The 4" law is a legalization issue, and interesting to debate, but not so big a deal for 'backyard' turtle people, or for those who don't sell at expos etc.

The law that seems outdated, is the interstate sale of some of the longer listed CITES I species but not the newer CITES I listed species.

I know that CITES and the ESA are different laws, but one begat the other long ago, and so now, we have restrictions on Radiated and Galops, both in ESA and CITES, 

I get CITES, I don't like it, but it makes sense to me. What does not make sense is the irregular implementation of which specie are subject to needed a permit and those that are not. 

The ESA is a compliance with the CITES - each nation state must have internal regulations that work with CITES to be a signatory. But what has that got to do with inter-state sale of non-native species?

The ESA ought to not regulate the interstate sale of non-native species, or all non-native species that are CITES I ought to require the CBW permit.

See what I mean?

I would like to see the CBW permit be gone.

Will


----------



## dmmj (Dec 7, 2012)

Let the government legislate something and they will legislate it 4 or 5 different ways.


----------



## Baoh (Dec 7, 2012)

CBW permits prevent me from making simpler sales. 

It is enough work for me to take care of the animals, place advertisements/postings, correspond with the bulk who will not buy in order to complete transactions with those who will, ship animals, handle money, manage concerns and limited after-care, and so forth. Dealing with the sales of animals restricted to in-state or CBW permit holder out-of-state sales adds a thick layer of needless complication and artificial market size constraint that I consider to be more hassle than I want to take on (for now, at least).

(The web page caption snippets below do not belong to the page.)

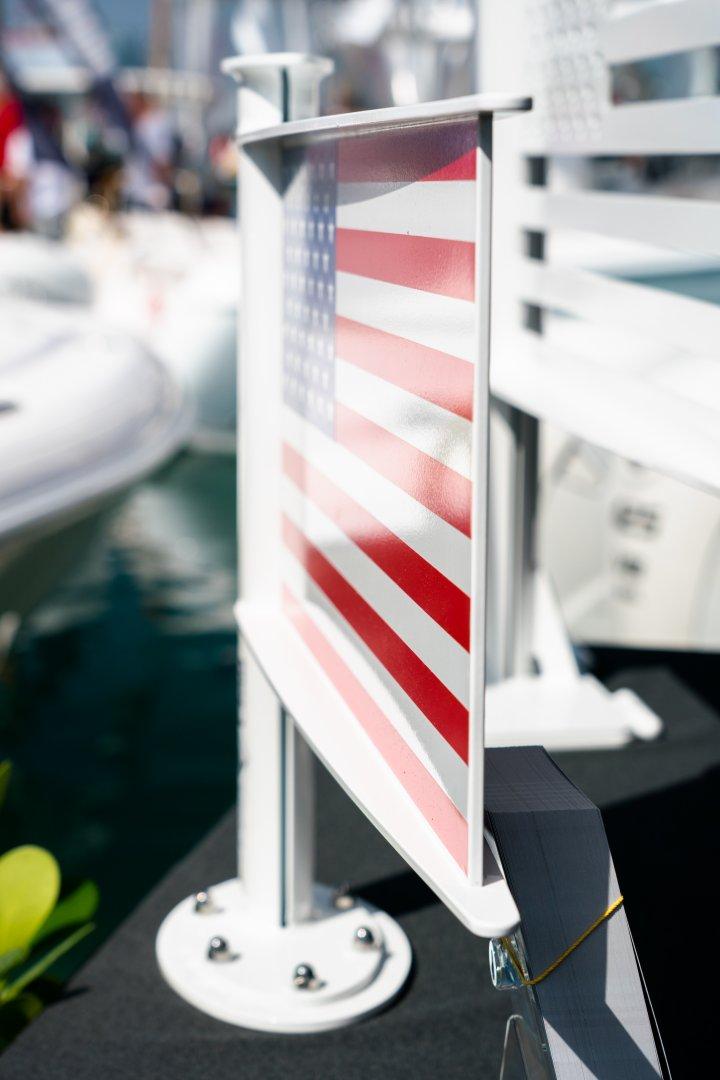 20 fast flag side.jpg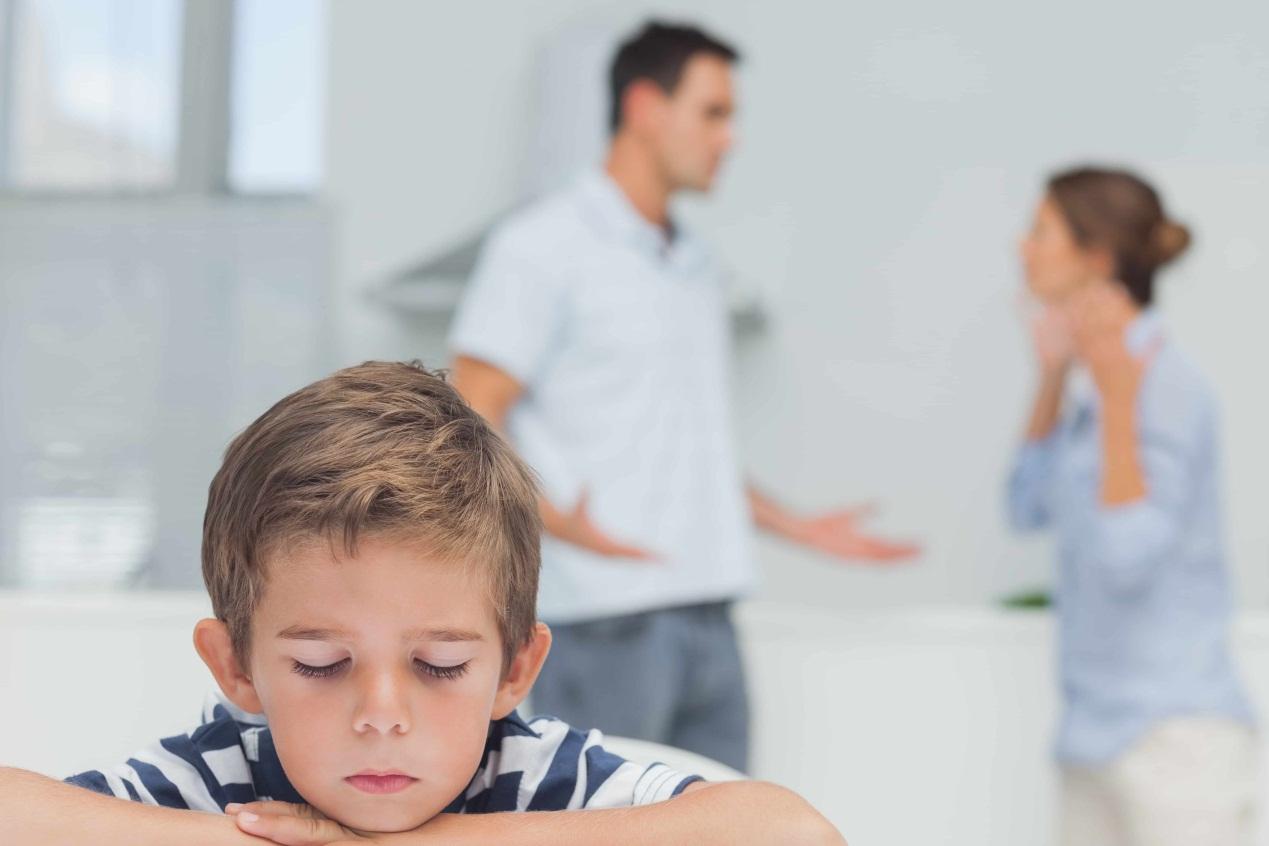 معاملة الطفل العنيد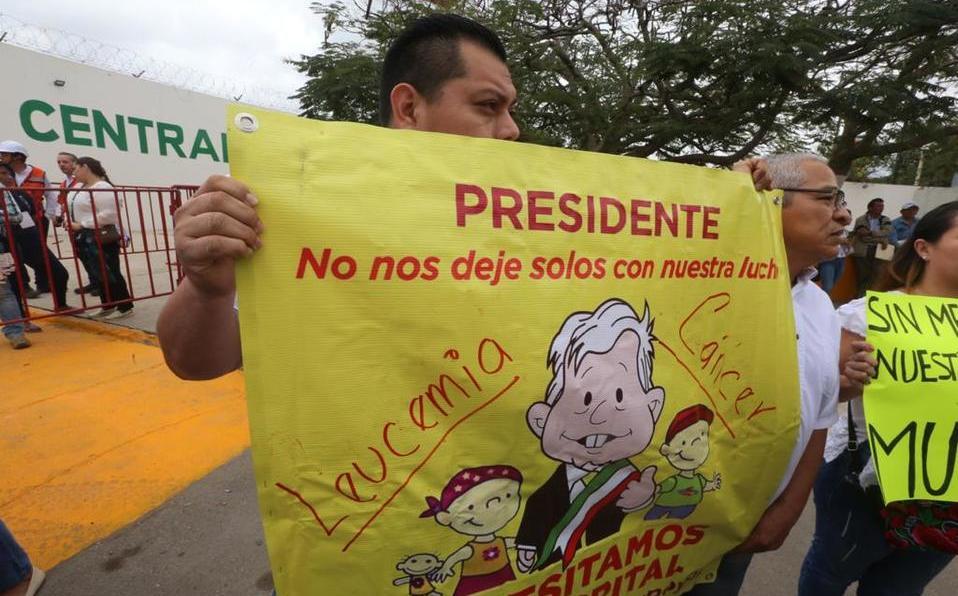 Padres de niños con cáncer piden a AMLO abasto de medicina en Yucatán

I often see ads float for months or longer for CBW animals. Sometimes price may play a role, but in the larger span of United States, there is probably somebody willing to have discretionary funding to pay with and that somebody is probably less likely to have a CBW permit than not have one. Were there no interstate restrictions, I suspect that radiata would not remain in stock at all with current production levels unless someone maintained very/outlandishly high prices.


----------



## Kapidolo Farms (Dec 8, 2012)

Any thought that this might be something that any of the pet lobbying grops might take on, Just one federal level official to propose a bill?

Will


----------



## EricIvins (Dec 8, 2012)

Will said:


> Any thought that this might be something that any of the pet lobbying grops might take on, Just one federal level official to propose a bill?
> 
> Will



No they will not. With regard to the 4" law, it has already been tried a few times.......

In regards to the ESA, several attempts to take ESA listed Chelonians off the ESA have been tried, but only in the private sector. Unless it is something furry, or cute, it will not be taken off the ESA........

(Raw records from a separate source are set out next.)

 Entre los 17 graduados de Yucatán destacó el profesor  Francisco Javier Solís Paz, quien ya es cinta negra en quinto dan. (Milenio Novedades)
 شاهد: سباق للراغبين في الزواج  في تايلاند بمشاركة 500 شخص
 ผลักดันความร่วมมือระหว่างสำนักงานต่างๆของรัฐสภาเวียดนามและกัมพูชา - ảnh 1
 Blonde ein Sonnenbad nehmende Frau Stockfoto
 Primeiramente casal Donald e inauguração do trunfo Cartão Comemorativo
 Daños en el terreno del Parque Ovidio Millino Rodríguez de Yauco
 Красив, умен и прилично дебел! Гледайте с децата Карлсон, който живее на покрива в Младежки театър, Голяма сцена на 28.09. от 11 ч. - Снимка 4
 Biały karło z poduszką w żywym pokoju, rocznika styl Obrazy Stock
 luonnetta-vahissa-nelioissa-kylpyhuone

Geoclemmys Hamiltonii and Podocemis Unifillis are the best examples........Both species are abundant in their natural ranges, and Hamiltonii are protected by Indian Law to begin with........Unifillis were put on the ESA so that South American Farms could not compete with Farms in the US producing native species........


----------



## Tom (Dec 8, 2012)

Sorry Will. I've got no argument for you.

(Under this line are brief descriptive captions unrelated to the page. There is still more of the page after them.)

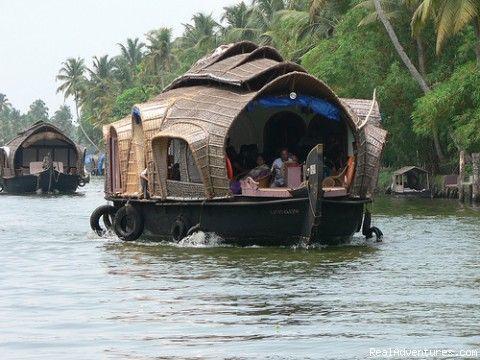 Houseboat Cruise in Kerala Backwaters, Kumarakom, Kottayam, India River Cruises - RealAdventures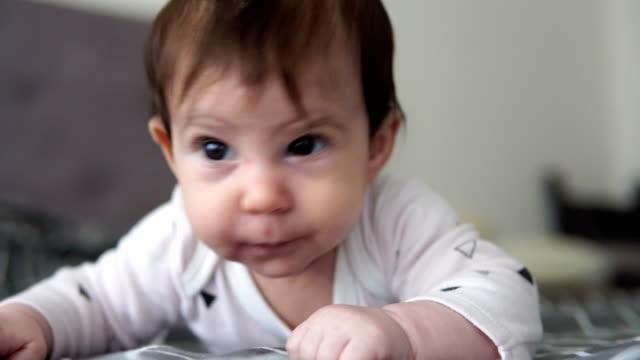 tummy tid - endast en flickbaby bildbanksvideor och videomaterial från bakom kulisserna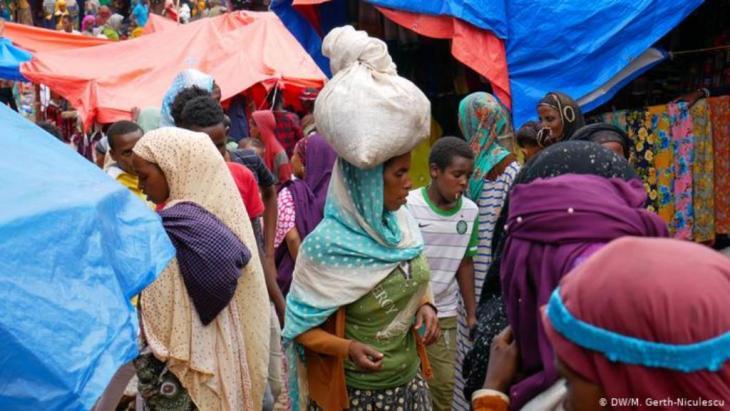 Frauen auf dem Markt in Harar, Äthiopien (DW/M. Gerth-Niculescu)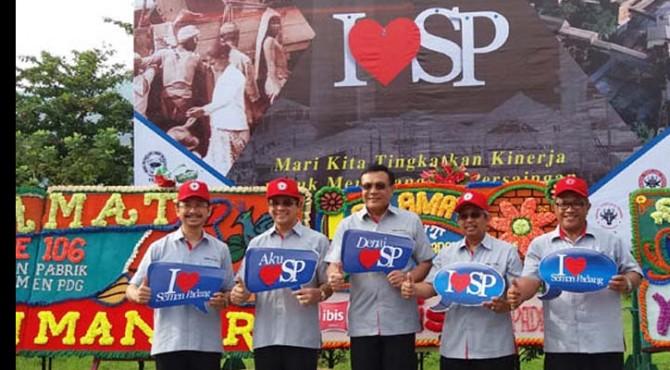 Jajaran Direksi Semen Padang berfoto bersama usai upacara HUT ke-106 di pelantaran parkir kantor pusat Semen Padang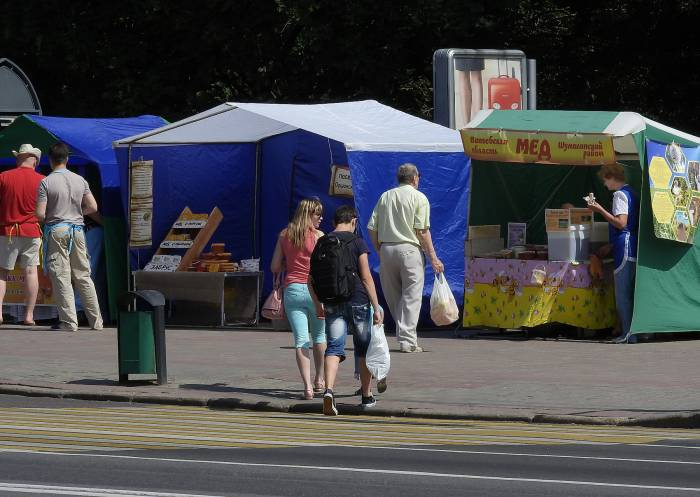 На «Медовой ярмарке», которая открылась в субботу напротив Ратуши, продукцию продают непосредственные производители. Фото Светланы Васильевой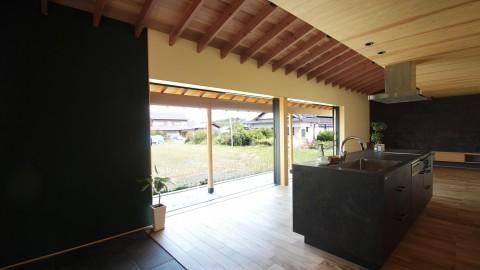 通り土間が内部までのび、和を感じ外と感じる。寺庄の家完成見学会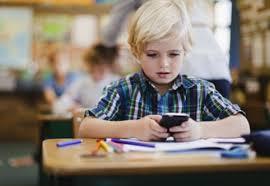 Avantajele folosirii telefonului mobil pentru copii si elevi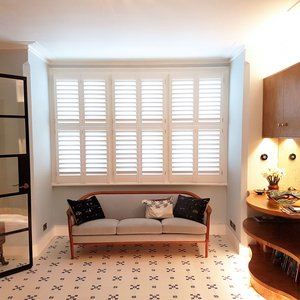 lounge-interior-shutters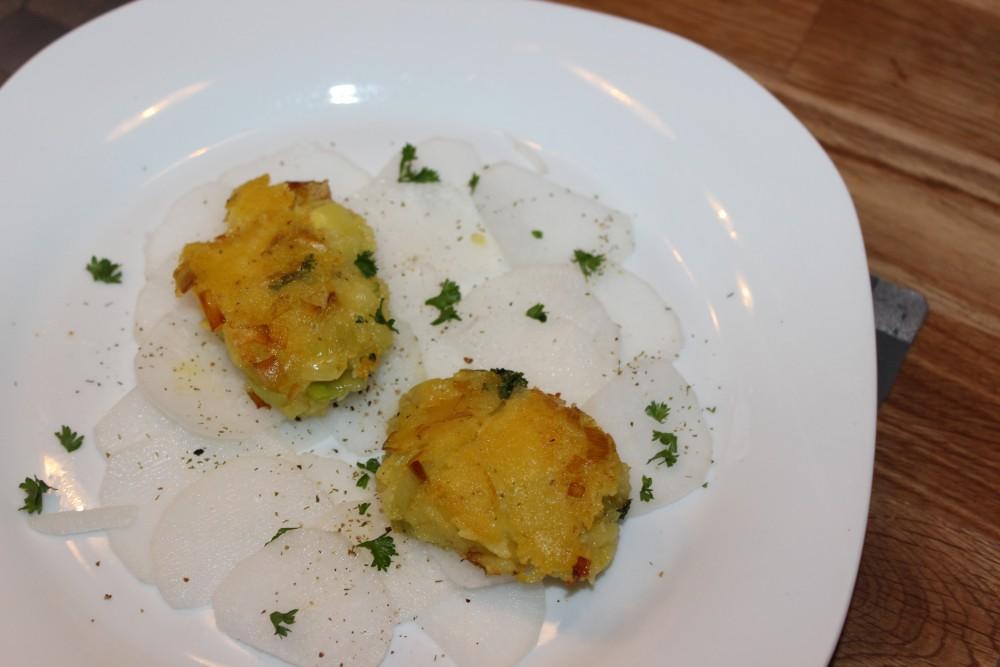 Kartoffel-Lauch-Pflanzerl an Rettich-Spiegel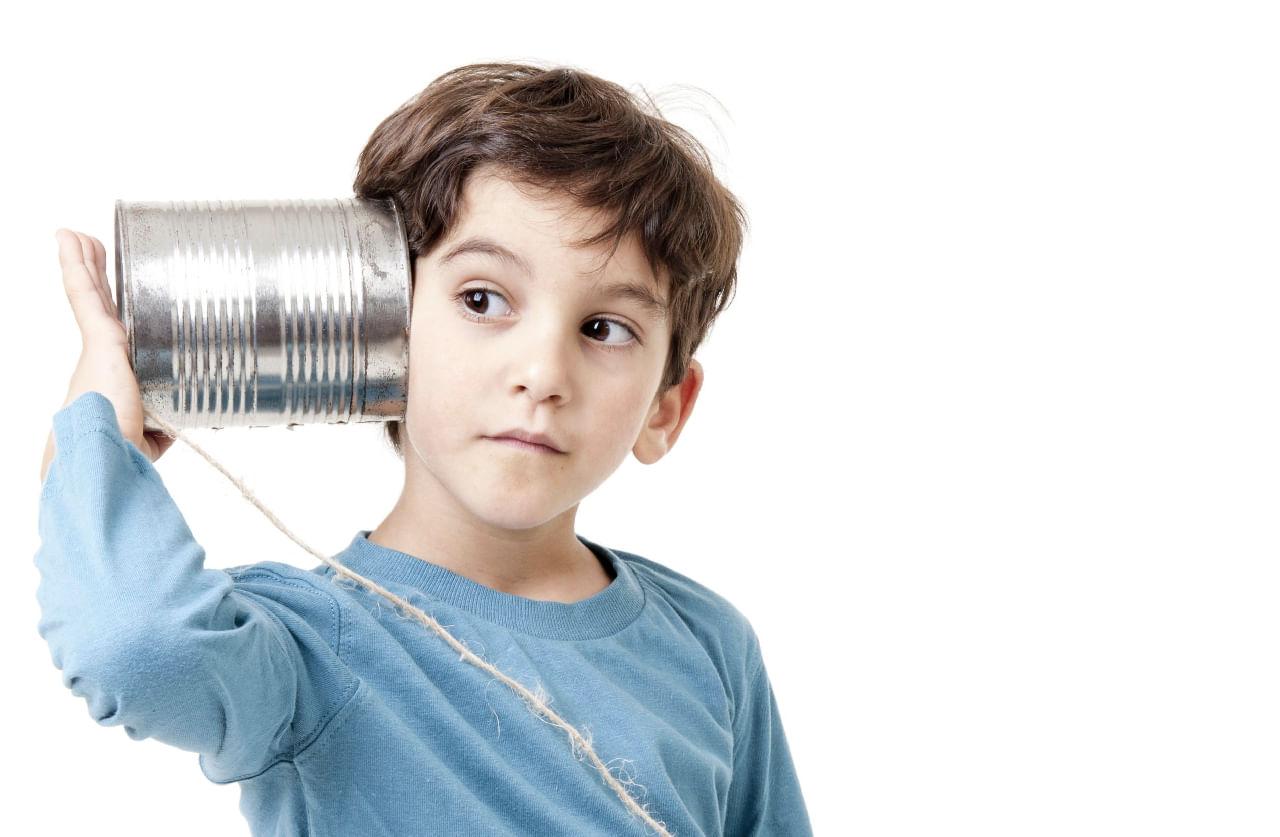 Nino al teléfono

Does anyone know of ANYONE who thinks these laws are a good idea? Animals rightists probably love them... Do the government types really think these laws are doing any good, or serving the "purpose" that they were supposedly written and passed for?


----------



## Baoh (Dec 8, 2012)

EricIvins said:


> Will said:
> 
> 
> > Any thought that this might be something that any of the pet lobbying grops might take on, Just one federal level official to propose a bill?
> ...



Good examples. I very much like both of these, but selling off what I could produce would be a hassle.


----------